Google is making a big-time move in silicon that should scare Nvidia

Posted May 19, 2017

Much like Nvidia has built servers out of multiple V100s, Google has also constructed TPU Pods that combine multiple TPUs to achieve 11.5 petaflops (11,500 teraflops) of performance. Of course, standard GPUs can be used for all sorts of other things, while the Google TPUs are limited to the training and running of models written using Google's tools. "Our new large-scale translation model takes a full day to train on 32 of the world's best commercially available GPU's", Dean told a group of reporters in a press briefing this week. "We use TPUs across all our products".

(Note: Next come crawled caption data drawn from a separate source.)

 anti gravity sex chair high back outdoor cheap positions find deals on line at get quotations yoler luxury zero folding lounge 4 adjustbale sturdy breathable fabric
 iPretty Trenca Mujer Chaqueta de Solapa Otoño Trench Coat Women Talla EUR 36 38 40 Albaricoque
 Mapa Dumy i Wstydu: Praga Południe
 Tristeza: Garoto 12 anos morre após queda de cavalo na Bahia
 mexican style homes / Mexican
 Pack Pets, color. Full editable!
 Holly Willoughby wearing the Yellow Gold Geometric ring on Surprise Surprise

At the same time, chip suppliers are pouring billions of dollars to stay ahead of the machine learning demands of cloud companies like Google and Microsoft, which has also devised custom chips for data centers.

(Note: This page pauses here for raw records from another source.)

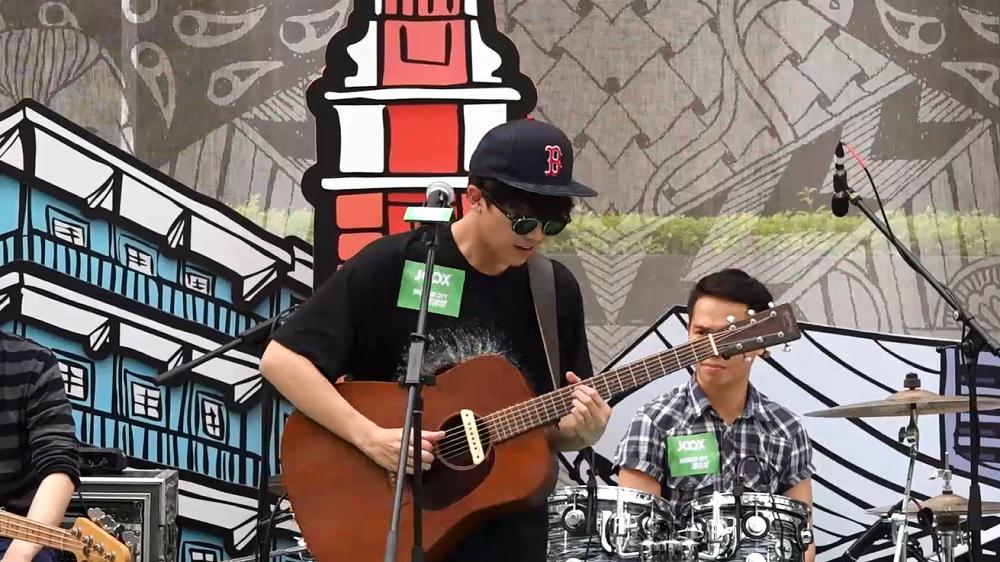 黎曉陽 - Music In The City 25 GIG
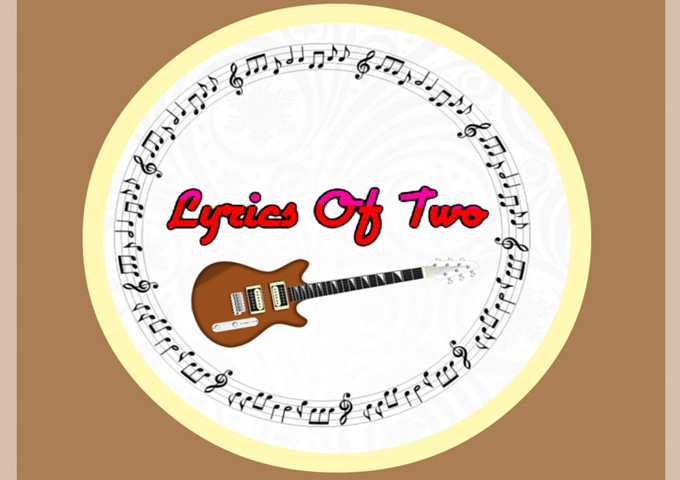 "Lyrics Of Two: ""California Loving"" – plenty of melody and poignant harmonic lines"
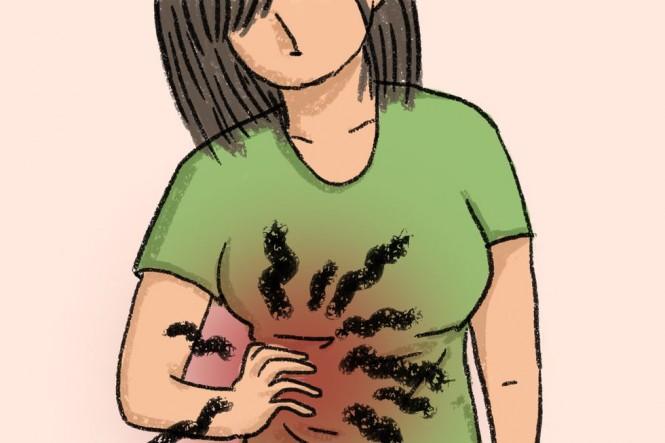 Waspadai Penyakit Crohn yang Menyerang Pencernaan (Foto: gettyimages)
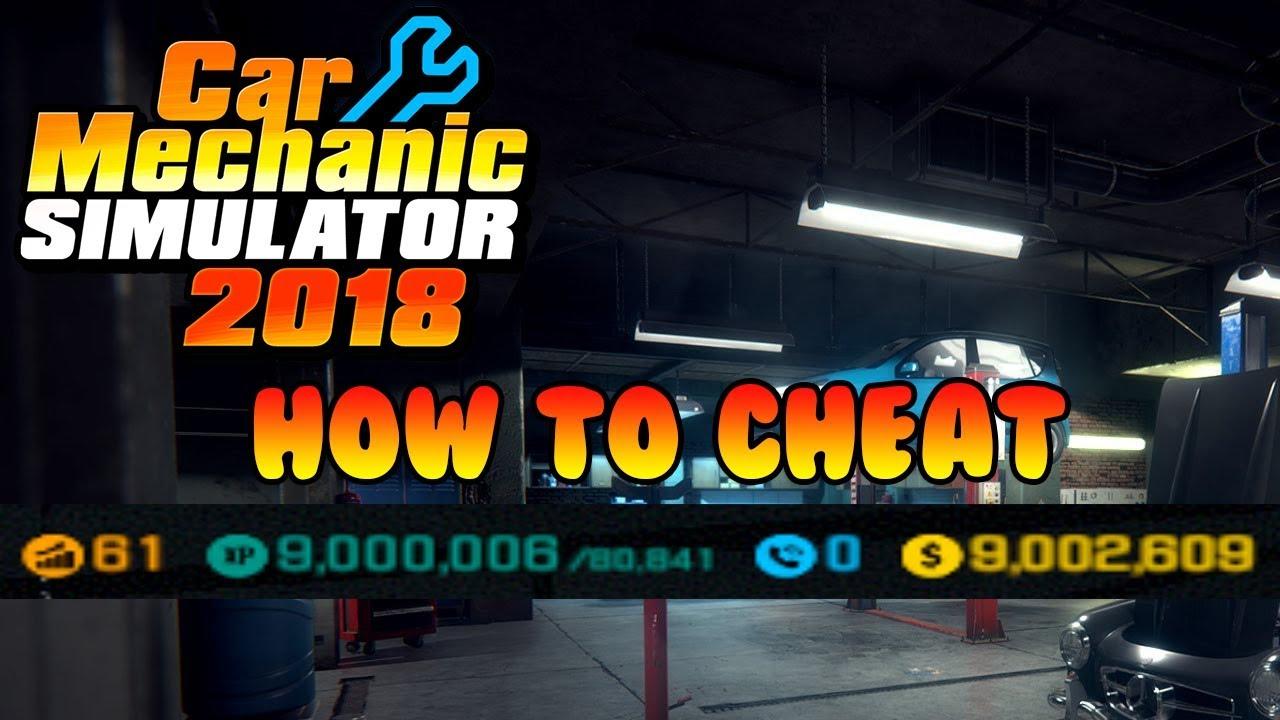 Car Mechanic Simulator 2018 Money And Level Cheat Engine Youtube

In that sense, the original TPU was designed specifically to work best with Google's TensorFlow, one of many open-source software libraries for machine learning. Over the past five years, GPUs have become a standard for the training stage of deep learning, which can be used for image recognition, speech recognition and other applications.

Apart from the additional computing power, Google says the big difference is that the new TPUs can be used for both training and inference, compared to the first generation TPU that had to be trained separately. But Google has opted over the last few years to build some of this hardware itself and optimize for its own software. Optimised for AI computations, Google says the new TPUs deliver up to 180 teraflops of floating-point performance, and they will be available via the Google Compute Engine. By contrast, one-eighth of a TPU pod can train the model in just six hours.

Google's making the Research Cloud available to accelerate the pace of machine learning research and plans to share it with entities like Harvard Medical School.

It all comes down to training neural networks on large mounds of data and transforming that all into a workable algorithm - and that takes computation power. I think the TPU is more specialized, so there are certain kinds of workloads, not necessarily machine learning ones but other kinds of workloads that run well on GPUs that don't necessarily run on a TPU. Many of you reading this have at least one Gmail account, if not several, and for many people Google is the go-to search engine.

The company also announced that it is making 1,000 Cloud TPUs available at no cost to ML researchers via the TensorFlow Research Cloud, to further promote research and innovation in the field.

"Researchers given access to these free computational resources must be willing to openly publish the results of their research and perhaps even open source the code associated with that research", Dean said.